Het bereik van de Europese activiteiten kan op dezelfde manier worden geëvalueerd als het bereik van culturele activiteiten in het algemeen, hoewel deze gegevens vooral kwantitatief zijn. Informatie over de bezoekers kan achterhaald worden door middel van enquêtes.
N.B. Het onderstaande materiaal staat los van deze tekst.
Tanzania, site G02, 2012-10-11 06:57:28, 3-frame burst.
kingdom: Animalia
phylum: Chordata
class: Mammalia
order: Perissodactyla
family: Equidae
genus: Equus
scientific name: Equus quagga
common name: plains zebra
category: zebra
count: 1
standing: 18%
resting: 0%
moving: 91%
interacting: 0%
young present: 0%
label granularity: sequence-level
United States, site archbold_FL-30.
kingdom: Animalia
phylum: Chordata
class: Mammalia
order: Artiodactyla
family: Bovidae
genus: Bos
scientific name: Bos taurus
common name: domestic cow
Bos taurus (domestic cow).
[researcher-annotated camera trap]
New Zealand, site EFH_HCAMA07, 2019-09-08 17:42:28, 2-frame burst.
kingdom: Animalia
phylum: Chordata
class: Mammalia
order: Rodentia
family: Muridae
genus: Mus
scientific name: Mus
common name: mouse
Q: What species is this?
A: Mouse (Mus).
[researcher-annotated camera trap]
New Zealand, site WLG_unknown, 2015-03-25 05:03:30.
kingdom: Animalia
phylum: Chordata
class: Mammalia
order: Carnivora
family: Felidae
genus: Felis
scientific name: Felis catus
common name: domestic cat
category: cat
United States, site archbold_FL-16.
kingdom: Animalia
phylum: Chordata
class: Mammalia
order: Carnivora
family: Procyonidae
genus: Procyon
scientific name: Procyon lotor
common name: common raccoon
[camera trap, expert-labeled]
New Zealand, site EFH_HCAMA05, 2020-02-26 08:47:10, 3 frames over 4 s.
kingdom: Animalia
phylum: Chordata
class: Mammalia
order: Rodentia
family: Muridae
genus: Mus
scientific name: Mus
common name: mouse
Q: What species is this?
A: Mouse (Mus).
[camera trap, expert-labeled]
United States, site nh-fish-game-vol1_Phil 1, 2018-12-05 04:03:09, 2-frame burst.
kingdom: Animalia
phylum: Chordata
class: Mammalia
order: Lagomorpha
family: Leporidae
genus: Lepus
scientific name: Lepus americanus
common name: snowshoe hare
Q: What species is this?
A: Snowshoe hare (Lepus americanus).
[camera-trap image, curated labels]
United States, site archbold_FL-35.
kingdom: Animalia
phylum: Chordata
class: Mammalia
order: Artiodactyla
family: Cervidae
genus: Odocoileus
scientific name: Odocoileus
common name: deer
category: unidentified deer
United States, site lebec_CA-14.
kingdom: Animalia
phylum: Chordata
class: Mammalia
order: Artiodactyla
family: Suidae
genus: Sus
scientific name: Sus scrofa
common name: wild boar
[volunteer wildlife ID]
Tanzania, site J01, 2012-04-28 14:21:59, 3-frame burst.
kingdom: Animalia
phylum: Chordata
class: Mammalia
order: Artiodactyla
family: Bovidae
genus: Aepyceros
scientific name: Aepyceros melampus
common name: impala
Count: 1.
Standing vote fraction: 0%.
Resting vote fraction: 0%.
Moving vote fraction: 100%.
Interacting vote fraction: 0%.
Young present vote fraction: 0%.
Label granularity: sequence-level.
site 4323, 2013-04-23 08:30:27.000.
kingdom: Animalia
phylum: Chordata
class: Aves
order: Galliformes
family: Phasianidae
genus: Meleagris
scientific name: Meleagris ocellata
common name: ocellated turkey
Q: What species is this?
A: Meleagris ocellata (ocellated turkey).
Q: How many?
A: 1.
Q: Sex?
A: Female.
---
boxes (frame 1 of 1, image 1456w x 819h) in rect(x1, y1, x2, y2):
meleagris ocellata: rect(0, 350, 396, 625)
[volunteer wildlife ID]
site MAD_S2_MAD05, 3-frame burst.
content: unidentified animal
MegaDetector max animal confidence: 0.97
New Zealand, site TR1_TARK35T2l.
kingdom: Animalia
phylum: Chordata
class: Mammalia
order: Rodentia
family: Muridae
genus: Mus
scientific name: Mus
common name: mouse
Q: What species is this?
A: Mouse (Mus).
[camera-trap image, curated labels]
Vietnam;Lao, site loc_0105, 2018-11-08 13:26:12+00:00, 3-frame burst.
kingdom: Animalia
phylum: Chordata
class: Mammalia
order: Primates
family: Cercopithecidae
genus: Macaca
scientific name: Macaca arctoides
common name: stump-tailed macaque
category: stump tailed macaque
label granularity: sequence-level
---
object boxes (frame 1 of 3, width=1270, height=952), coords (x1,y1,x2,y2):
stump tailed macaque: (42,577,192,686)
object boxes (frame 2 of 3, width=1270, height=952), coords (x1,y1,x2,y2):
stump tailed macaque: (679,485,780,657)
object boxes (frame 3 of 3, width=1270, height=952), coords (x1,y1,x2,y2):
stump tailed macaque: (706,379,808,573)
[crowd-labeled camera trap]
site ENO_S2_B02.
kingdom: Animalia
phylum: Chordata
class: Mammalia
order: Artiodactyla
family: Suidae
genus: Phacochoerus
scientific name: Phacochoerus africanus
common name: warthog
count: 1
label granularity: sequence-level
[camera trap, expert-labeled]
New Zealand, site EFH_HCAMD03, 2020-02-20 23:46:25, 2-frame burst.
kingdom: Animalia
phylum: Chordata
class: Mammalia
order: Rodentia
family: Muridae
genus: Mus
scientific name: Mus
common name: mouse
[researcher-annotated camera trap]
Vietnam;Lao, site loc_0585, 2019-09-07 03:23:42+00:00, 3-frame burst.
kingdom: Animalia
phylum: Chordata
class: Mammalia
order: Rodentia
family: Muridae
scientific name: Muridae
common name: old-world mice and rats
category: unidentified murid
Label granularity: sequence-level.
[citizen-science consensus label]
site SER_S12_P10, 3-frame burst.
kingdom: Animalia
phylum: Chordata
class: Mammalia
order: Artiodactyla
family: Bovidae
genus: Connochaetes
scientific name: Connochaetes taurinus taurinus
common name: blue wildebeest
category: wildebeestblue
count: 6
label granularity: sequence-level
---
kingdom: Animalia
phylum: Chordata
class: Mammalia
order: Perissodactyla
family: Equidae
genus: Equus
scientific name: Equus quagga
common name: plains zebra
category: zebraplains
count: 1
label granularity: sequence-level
Maatschappelijke Europese waarde

Voor de Culturele Hoofdsteden zou het onderzoek naar veranderingen in de Europese identiteit op meerdere niveaus kunnen plaatsvinden: op het niveau van de stad, het land, en Europa. Dit onderzoek hoeft niet helemaal door de Culturele Hoofdsteden te worden uitgevoerd, maar dit kan bijvoorbeeld plaatsvinden door een vraag in de Eurobarometer, zoals Palmer / Rae Associates voorstellen (2004, vol. 1., p. 131). Het gaat dan om het onderzoeken van de waarden van het ‘culturele identificeren’ in relatie tot de Culturele Hoofdsteden van dat jaar. Als de Eurobarometer deze gegevens structureel gaat onderzoeken, dan kunnen Culturele Hoofdsteden met elkaar worden vergeleken, of kunnen landen die wel of niet een Culturele Hoofdstad hebben gekend met elkaar worden vergeleken. Het apart onderzoeken van de collectieve Europese identiteit omdat de relatie tussen de individuele Europese identiteit en de collectieve Europese identiteit niet direct is. Het is dus niet mogelijk om bijvoorbeeld de gegevens over de culturele individuele Europese identiteit uit twee evaluaties van Culturele Hoofdsteden van hetzelfde jaar bij elkaar op te tellen.

64

Secundaire waarden

Een aantal secundaire waarde-indicatoren zijn relevant voor de Europese dimensie. Europese samenwerking is één van de speerpunten van het EU-beleid ten opzichte van de Culturele Hoofdsteden, en de meest gebruikte invulling van de Europese dimensie. Deze samenwerking moet in het model van Van den Hoogen echter worden opgevat als secundaire waarde, omdat het een middel is om Europa te representeren en verbeelden. In de Kandidaatgids wordt dit onderscheid tussen inhoudelijke en uitvoerings-onderdelen van de Europese dimensie wel, gemaakt, maar in de praktijk blijken de Culturele Hoofdsteden en de evaluaties dit onderscheid niet te maken. Dat is niet verwonderlijk, omdat de EU de Europese samenwerking ook als doel ziet. Waarschijnlijk worden de Europese waarden en de doelstellingen van de Culturele Hoofdsteden verondersteld hier vanzelf uit voort te komen. De gegevens voor het meten van de secundaire waarde kunnen allemaal door de Culturele Hoofdsteden worden verzameld.

65

Conclusie

'We didn't explicitly promote Europe on banners, although we were very aware of the European dimension'

(Stavanger 2008, in ECOTEC, 2009, p. 82).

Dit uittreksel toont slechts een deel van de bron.